Texto de origem:

============

O Presidente dos EUA disse, esta segunda-feira, que se for preciso “vai lutar” contra o poderoso grupo de pressão que se opõe ao controlo da venda de armas, a Associação Nacional da Espingarda (NRA, na sigla em inglês), sua apoiante.

Donald Trump pediu também que se aumentasse o número de instituições psiquiátricas no país, para internar pessoas como o autor do recente tiroteio em Parkland, no Estado da Florida, durante uma reunião na Casa Branca com a maioria dos governadores do país.

Trump disse ainda que poderia resolver facilmente as suas diferenças com a NRA, lóbi com quem mantido uma relação estreita, no debate sobre a forma de prevenir novos tiroteios nas escolas do país.

Não se preocupem com a NRA. Estão do nosso lado. Metade de vocês tem medo da NRA. Não há nada que recear”, declarou.

 

E sabem que mais? Se não estão connosco, vamos ter que lutar com eles de vez em quando. Isso não é mau. Estão a fazer o que consideram correto”, acrescentou.

============

Excertos das linhas:
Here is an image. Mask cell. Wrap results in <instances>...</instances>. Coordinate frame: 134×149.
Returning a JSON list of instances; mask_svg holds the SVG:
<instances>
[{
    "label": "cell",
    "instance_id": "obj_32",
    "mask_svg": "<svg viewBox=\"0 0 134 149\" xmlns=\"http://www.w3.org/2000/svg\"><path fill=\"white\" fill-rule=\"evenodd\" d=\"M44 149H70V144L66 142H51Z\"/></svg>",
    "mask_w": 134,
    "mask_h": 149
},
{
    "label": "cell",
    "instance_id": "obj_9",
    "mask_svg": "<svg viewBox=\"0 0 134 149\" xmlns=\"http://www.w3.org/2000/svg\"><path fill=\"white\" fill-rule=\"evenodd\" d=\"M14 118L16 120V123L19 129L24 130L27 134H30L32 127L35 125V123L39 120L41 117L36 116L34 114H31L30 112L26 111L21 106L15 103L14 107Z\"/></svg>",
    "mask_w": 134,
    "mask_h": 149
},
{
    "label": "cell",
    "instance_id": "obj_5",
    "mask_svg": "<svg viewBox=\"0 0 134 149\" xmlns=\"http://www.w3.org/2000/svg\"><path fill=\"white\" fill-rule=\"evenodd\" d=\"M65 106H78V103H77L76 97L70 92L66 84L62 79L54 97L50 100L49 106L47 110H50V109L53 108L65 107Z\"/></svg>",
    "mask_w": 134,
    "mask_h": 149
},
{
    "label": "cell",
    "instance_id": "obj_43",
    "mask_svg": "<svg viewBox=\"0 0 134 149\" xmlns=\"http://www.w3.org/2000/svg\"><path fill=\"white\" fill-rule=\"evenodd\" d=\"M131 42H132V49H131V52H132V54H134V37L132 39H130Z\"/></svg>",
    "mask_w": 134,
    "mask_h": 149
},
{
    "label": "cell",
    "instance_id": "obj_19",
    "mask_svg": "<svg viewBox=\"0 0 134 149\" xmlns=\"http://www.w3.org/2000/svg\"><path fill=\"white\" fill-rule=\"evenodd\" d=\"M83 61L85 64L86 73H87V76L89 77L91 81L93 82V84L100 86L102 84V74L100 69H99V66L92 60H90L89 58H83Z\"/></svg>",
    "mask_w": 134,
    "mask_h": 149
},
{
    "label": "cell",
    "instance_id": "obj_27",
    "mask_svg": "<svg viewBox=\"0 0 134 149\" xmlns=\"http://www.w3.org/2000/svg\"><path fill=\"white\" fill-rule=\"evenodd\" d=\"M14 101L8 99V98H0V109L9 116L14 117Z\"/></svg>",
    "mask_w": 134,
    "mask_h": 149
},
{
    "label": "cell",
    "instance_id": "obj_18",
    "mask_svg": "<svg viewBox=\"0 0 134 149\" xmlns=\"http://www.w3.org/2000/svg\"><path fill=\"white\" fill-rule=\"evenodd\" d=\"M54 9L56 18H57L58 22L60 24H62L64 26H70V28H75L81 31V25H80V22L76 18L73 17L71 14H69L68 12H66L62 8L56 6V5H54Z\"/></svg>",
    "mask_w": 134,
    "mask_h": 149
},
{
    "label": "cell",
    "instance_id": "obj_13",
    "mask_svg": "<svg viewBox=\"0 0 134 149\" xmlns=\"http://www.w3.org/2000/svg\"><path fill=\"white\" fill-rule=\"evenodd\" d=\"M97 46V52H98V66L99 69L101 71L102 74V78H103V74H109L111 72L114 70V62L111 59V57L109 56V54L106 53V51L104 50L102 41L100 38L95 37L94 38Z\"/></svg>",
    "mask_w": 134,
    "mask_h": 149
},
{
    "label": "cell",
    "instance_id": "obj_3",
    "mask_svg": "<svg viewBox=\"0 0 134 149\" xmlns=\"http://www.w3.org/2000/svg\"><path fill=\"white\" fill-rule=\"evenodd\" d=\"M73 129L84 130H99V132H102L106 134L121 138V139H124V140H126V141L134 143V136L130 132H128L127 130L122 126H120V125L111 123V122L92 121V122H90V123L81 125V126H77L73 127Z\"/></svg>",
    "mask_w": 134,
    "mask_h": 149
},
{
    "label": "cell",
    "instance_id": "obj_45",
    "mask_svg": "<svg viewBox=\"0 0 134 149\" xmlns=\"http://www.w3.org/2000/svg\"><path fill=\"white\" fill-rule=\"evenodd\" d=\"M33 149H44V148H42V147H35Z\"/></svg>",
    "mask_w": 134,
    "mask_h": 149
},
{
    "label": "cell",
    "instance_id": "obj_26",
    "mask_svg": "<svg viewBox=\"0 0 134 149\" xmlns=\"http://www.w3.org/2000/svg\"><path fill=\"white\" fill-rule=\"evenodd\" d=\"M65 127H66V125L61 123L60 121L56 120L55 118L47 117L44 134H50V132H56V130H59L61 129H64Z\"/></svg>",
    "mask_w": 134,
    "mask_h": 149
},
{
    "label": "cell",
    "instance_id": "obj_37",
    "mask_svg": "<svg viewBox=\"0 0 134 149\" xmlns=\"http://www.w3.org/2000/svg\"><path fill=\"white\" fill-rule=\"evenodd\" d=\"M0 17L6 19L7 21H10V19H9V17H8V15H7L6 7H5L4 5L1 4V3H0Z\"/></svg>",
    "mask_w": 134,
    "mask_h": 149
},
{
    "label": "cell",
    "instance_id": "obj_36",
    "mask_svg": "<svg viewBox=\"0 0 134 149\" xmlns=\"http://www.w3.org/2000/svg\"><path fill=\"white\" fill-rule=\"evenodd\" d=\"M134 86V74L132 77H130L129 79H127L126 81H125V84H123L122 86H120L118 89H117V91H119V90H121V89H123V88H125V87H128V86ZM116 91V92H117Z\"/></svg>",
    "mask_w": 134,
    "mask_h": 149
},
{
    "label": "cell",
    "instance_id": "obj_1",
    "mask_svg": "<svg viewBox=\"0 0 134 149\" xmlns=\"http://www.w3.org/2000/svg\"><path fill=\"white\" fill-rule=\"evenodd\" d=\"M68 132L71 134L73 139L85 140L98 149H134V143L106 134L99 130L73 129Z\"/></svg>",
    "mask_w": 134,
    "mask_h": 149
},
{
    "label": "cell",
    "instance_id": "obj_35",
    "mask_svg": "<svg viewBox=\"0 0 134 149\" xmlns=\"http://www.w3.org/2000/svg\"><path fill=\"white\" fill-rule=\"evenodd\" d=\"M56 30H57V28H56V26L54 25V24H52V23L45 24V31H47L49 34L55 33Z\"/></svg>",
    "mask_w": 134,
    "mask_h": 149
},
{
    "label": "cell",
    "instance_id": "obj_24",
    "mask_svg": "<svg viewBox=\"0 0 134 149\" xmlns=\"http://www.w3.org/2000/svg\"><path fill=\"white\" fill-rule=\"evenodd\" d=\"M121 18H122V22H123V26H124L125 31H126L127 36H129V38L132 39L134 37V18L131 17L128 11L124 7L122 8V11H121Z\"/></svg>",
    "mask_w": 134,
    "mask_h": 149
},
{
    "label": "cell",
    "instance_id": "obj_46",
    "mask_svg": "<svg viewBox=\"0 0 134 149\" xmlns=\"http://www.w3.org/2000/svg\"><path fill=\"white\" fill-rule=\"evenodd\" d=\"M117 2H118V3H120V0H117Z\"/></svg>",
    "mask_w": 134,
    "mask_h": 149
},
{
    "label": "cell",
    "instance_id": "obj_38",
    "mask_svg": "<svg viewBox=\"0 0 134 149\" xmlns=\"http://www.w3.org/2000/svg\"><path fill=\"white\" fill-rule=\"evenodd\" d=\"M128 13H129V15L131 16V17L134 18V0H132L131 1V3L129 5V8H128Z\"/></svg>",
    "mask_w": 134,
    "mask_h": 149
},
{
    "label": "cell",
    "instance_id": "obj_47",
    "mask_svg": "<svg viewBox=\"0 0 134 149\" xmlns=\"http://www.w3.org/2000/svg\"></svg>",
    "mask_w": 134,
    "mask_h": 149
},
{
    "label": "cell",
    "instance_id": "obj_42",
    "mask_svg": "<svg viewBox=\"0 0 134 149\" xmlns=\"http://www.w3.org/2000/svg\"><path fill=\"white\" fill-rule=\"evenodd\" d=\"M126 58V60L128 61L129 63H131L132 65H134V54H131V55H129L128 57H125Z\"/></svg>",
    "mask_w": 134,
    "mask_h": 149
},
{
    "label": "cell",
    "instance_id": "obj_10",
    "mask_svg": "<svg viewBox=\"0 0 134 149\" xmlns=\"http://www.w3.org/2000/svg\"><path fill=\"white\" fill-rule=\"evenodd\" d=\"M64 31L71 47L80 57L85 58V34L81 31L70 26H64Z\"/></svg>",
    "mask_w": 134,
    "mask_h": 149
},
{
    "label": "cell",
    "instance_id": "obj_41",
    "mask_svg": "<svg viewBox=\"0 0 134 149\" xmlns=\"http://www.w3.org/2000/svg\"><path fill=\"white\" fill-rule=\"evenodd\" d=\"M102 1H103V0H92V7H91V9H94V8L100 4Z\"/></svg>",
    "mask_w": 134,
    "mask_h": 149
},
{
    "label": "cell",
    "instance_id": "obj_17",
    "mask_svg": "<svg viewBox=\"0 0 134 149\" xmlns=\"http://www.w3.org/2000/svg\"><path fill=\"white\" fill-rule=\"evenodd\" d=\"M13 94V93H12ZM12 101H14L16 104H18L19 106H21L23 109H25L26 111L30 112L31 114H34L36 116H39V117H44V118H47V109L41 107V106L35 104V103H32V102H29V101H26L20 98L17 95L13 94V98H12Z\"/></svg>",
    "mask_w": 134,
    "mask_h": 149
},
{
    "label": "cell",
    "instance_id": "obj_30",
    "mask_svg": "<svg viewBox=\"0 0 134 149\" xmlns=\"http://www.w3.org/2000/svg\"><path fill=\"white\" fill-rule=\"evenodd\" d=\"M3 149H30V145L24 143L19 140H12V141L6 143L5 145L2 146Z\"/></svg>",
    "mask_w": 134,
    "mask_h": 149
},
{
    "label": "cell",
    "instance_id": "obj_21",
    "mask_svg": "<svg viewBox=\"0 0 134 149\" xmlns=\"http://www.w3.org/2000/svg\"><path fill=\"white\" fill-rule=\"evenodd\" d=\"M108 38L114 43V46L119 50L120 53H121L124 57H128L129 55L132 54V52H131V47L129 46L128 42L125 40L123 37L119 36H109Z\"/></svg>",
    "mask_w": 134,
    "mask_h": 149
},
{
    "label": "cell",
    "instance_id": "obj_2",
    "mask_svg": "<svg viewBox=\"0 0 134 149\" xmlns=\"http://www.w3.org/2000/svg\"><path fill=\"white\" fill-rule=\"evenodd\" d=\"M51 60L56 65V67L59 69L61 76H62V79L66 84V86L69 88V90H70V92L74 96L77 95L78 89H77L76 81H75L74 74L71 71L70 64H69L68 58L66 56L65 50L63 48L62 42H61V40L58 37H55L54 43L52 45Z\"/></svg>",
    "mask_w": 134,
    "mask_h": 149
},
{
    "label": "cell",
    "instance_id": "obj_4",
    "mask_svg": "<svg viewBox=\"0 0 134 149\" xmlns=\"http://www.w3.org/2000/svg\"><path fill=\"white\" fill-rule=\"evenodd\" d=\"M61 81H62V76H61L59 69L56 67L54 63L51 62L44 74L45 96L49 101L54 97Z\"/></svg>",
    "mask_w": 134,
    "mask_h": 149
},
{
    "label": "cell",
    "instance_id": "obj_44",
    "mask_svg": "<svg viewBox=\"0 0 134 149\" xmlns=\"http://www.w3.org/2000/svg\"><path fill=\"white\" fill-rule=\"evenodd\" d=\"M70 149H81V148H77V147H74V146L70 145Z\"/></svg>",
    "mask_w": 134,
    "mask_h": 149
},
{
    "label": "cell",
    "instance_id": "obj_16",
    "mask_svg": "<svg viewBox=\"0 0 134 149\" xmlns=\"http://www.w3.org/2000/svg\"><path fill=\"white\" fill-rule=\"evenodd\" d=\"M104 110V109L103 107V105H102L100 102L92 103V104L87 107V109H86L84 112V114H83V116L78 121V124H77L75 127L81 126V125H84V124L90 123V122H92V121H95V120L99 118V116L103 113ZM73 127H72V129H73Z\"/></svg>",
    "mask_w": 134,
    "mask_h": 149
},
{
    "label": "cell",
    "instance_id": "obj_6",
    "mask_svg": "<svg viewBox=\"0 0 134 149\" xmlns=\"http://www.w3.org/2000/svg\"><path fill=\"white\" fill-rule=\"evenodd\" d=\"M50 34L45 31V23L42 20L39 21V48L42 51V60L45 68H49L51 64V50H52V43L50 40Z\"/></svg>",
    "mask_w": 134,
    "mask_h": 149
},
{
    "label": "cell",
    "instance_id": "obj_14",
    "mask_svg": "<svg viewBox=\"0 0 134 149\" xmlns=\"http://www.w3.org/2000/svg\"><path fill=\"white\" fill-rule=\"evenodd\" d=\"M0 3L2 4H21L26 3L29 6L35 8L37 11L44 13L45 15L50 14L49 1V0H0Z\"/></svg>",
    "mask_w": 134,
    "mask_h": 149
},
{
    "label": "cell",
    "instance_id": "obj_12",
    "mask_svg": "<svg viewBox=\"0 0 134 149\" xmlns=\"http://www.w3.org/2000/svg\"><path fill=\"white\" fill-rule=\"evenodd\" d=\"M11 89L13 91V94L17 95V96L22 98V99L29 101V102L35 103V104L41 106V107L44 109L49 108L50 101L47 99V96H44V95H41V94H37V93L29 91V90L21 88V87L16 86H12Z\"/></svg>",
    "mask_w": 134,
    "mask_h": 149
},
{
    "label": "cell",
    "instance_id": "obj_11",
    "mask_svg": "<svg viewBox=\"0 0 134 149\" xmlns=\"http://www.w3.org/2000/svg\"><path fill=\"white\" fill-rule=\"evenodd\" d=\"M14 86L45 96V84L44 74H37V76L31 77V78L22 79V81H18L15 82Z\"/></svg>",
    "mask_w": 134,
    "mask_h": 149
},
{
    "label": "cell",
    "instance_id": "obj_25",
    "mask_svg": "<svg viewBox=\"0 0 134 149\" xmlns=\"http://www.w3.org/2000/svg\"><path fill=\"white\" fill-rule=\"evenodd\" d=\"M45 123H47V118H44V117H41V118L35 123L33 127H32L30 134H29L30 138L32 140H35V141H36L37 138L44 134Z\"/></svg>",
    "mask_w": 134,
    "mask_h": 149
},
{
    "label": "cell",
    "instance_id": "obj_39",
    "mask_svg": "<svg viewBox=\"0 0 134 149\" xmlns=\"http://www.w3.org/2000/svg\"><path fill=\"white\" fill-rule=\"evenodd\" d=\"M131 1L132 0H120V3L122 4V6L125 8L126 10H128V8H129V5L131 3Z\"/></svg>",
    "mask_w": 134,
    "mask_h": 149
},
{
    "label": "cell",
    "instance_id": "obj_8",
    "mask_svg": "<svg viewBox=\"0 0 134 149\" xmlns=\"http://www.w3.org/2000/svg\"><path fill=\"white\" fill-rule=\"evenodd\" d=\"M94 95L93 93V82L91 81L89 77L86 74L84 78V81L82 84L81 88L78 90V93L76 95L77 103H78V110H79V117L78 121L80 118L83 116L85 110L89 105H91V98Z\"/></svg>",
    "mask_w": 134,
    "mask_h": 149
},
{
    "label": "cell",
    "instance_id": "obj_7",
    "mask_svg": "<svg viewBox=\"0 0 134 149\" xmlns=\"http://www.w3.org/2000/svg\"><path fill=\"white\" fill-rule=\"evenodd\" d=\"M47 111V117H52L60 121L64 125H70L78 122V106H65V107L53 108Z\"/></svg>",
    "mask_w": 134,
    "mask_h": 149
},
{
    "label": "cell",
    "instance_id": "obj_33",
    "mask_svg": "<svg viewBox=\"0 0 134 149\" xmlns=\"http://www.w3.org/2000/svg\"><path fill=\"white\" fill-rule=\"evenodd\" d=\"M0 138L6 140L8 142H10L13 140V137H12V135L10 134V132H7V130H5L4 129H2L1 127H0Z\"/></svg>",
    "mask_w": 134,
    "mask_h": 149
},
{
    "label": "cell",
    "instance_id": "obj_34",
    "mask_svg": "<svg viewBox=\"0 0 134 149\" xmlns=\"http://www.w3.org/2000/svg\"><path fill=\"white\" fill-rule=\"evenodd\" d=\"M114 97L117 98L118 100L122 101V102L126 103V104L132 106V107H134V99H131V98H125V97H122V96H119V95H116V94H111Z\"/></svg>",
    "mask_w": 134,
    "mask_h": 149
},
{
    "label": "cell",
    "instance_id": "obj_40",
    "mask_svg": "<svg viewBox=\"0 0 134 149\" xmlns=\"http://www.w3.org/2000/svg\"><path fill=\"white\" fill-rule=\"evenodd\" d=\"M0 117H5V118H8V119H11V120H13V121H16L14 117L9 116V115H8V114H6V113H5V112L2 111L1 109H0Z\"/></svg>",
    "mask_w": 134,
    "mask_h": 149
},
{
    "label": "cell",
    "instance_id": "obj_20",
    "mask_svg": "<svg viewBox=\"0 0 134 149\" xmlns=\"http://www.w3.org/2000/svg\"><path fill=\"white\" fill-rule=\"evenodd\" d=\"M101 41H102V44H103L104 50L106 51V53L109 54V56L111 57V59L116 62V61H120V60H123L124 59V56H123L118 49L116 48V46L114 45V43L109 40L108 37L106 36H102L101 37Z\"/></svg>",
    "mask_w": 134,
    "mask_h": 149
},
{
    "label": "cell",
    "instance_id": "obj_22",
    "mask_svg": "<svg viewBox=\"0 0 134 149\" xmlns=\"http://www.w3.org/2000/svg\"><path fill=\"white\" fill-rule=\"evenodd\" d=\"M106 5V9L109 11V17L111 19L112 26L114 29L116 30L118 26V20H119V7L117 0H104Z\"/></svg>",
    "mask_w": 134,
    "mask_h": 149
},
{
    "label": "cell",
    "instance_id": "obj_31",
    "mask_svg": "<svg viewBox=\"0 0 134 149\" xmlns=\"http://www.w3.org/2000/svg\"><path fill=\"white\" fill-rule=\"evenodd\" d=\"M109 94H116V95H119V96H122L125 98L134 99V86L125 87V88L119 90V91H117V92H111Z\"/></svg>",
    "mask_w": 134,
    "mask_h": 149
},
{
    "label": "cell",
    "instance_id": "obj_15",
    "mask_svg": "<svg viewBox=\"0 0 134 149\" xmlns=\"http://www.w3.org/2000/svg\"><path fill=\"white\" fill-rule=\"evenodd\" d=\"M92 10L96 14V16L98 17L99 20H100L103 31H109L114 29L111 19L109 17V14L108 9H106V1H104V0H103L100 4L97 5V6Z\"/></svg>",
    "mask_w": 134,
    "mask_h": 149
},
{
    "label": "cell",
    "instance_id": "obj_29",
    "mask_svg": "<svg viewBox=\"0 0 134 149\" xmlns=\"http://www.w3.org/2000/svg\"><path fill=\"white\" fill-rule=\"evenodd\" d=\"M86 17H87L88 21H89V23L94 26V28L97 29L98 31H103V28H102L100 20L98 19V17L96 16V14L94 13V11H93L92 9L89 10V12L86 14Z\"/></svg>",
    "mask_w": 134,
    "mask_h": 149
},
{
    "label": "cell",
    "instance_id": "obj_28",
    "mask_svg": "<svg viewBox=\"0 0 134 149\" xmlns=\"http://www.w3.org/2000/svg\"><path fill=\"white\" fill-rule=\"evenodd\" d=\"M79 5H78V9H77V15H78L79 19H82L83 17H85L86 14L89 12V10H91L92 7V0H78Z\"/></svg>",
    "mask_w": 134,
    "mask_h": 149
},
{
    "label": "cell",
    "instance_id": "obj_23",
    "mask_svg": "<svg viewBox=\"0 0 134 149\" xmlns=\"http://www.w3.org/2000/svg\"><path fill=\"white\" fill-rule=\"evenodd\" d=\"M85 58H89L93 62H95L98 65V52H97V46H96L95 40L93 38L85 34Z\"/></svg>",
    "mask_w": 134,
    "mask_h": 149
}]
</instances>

============

Tarefa a realizar: Reescreva o texto sobre Trump e a NRA, tudo desde "O Presidente dos" até "inglês), sua apoiante.", substituindo "poderoso" por "influente".

Resposta ao exercício:
O Presidente dos EUA disse, esta segunda-feira, que se for preciso “vai lutar” contra o influente grupo de pressão que se opõe ao controlo da venda de armas, a Associação Nacional da Espingarda (NRA, na sigla em inglês), sua apoiante.